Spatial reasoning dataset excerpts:
— begin —
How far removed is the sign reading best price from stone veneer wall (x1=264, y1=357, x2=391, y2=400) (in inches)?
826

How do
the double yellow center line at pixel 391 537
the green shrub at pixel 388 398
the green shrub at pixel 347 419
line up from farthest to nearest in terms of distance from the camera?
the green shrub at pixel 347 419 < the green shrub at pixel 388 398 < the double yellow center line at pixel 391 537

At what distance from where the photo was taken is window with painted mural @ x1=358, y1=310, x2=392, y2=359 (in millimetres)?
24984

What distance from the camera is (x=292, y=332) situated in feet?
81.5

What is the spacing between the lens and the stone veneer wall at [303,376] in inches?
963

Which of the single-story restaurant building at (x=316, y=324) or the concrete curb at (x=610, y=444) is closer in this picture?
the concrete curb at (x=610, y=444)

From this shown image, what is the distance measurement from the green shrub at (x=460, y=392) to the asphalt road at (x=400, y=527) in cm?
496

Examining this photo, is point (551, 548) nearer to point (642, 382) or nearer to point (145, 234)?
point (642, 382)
— end —
**Task**
Copy out each line above, character for character.

**Solution for this exercise**
How far removed is the sign reading best price from stone veneer wall (x1=264, y1=357, x2=391, y2=400) (in inches)?
826

How do
the double yellow center line at pixel 391 537
the green shrub at pixel 388 398
the green shrub at pixel 347 419
line up from farthest to nearest in terms of distance from the camera?
the green shrub at pixel 347 419 < the green shrub at pixel 388 398 < the double yellow center line at pixel 391 537

At what distance from where the photo was taken is window with painted mural @ x1=358, y1=310, x2=392, y2=359 (in millimetres)?
24984

What distance from the camera is (x=292, y=332) situated in feet?
81.5

What is the spacing between the lens and the stone veneer wall at [303,376] in inches?
963

Which of the single-story restaurant building at (x=316, y=324) or the concrete curb at (x=610, y=444) is closer in this picture?
the concrete curb at (x=610, y=444)

From this shown image, what is the distance measurement from the green shrub at (x=460, y=392) to the asphalt road at (x=400, y=527) in cm?
496

Examining this photo, is point (551, 548) nearer to point (642, 382) or nearer to point (145, 234)?
point (642, 382)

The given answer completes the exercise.